Be it said for Charlie that he intended only to splinter the floor with his bullets so that he and his friends might enjoy the exquisite pleasure of seeing the stranger hop about for safety which existed only outside the door. In all his battles it could never be said that Charlie had turned a gun upon an unarmed man.
But now a weapon was conjured into the hand of the stranger. It winked out into view. It exploded. At the same instant the taut wire which held the platform and the lanterns snapped with a
twanging sound. Down rushed platform and all and crashed upon the head of Red Charlie. Down went Charlie in a terrible mass of wreckage.
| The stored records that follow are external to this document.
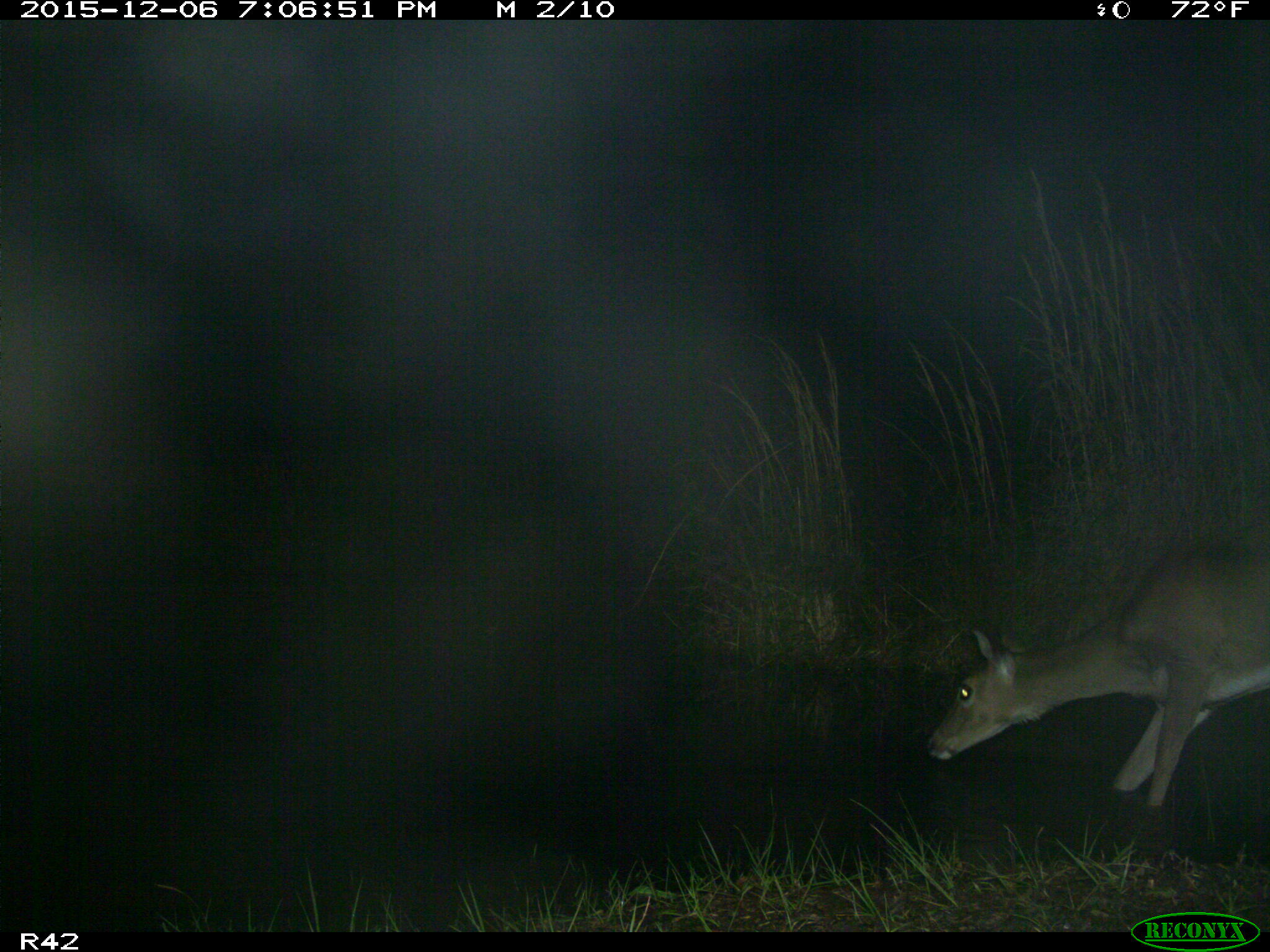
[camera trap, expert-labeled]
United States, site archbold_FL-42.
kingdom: Animalia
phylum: Chordata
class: Mammalia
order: Artiodactyla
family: Cervidae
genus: Odocoileus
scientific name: Odocoileus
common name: deer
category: unidentified deer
Unidentified deer (deer) (Odocoileus).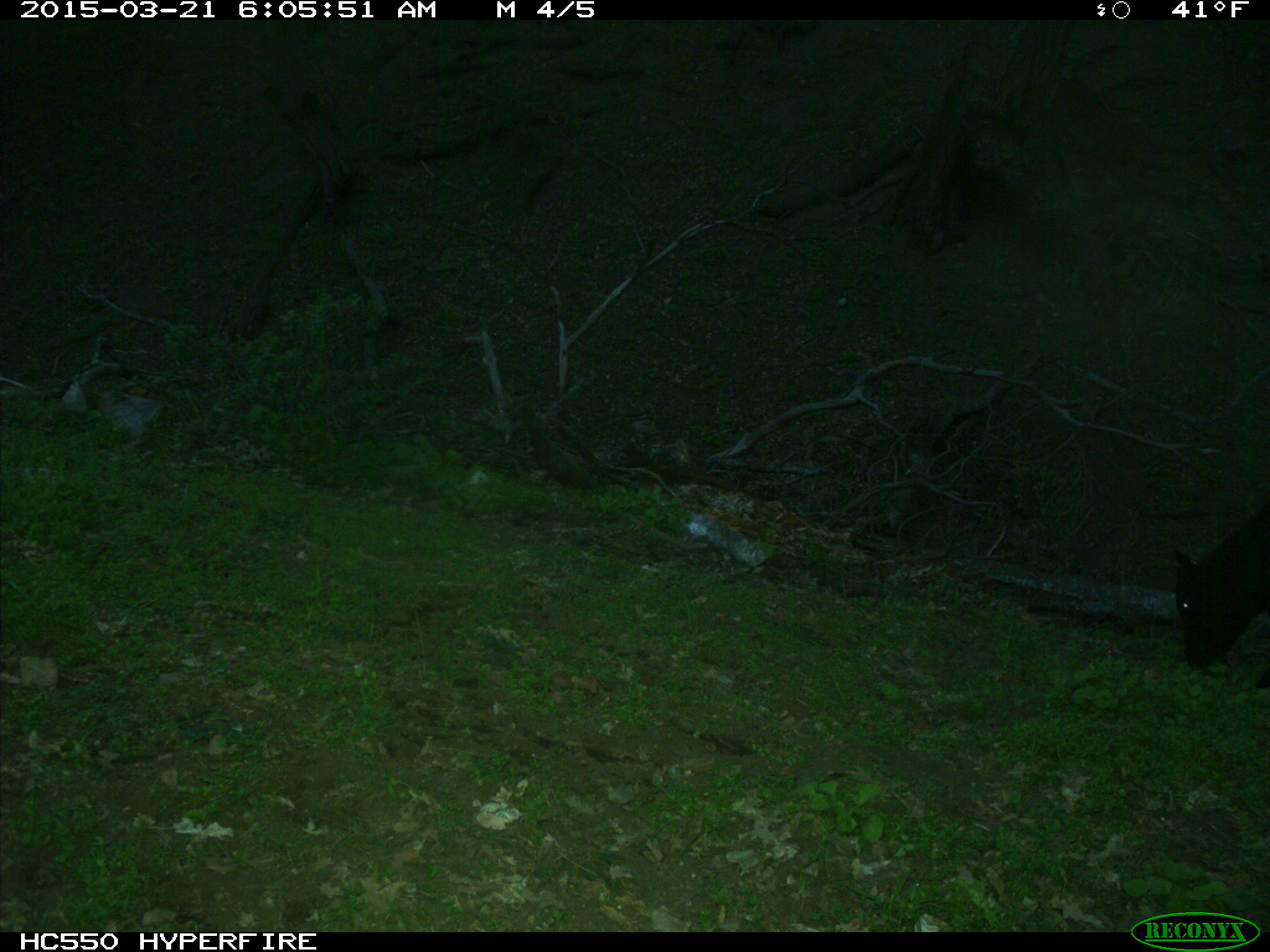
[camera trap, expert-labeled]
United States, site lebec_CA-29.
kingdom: Animalia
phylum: Chordata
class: Mammalia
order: Artiodactyla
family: Bovidae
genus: Bos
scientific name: Bos taurus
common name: domestic cow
And Gerald walked on to write his name in the register. His back was turned when the platform was raised and Charlie was lifted to his feet. But as for Charlie, all thought of battle had left him. Mild and chastened of spirit, he stole softly through the door.
III “Tommy Dear”
Two things were pointed out afterward—first, that the oddly attired stranger who wrote the name of Gerald Kern on the register had not lingered to enjoy the comments of the bystanders; and, second, it was noted that the wire which he had cut with his bullet was no more than a glimmering ray of light, though he had severed it with a snap shot from the hip.
The second observation carried with it many corollaries. For instance, it was made plain that this dexterous gunfighter would maintain his personal dignity at all costs, but it was equally apparent that he did not wish to shed human blood. Otherwise, he would have made no scruple of shooting through the head a man who had already drawn a weapon. Furthermore, he had quelled a bully and done it in a fashion which would furnish Culver City with an undying jest, and Culver City appreciated a joke.
And when Gerald came downstairs that evening he found that the town was ready to receive him with open arms. Which developed this difficulty, that Gerald was by no means ready to be embraced. He kept the honest citizens of Culver City at arm’s length. And so he came eventually to the gaming hall of Canton Douglas. A long residence in the Orient and an ability to chatter with the Chinese coolies accounted for the nickname. It might also have been held to account for the gaming passion in Douglas.
But he was famous for the honesty of his policy even more than for his love of chance. Gerald, the moment he stepped inside the doors of the place, recognized that he was in the domain of a gamester of the first magnitude. And he looked about him with a hungry eye.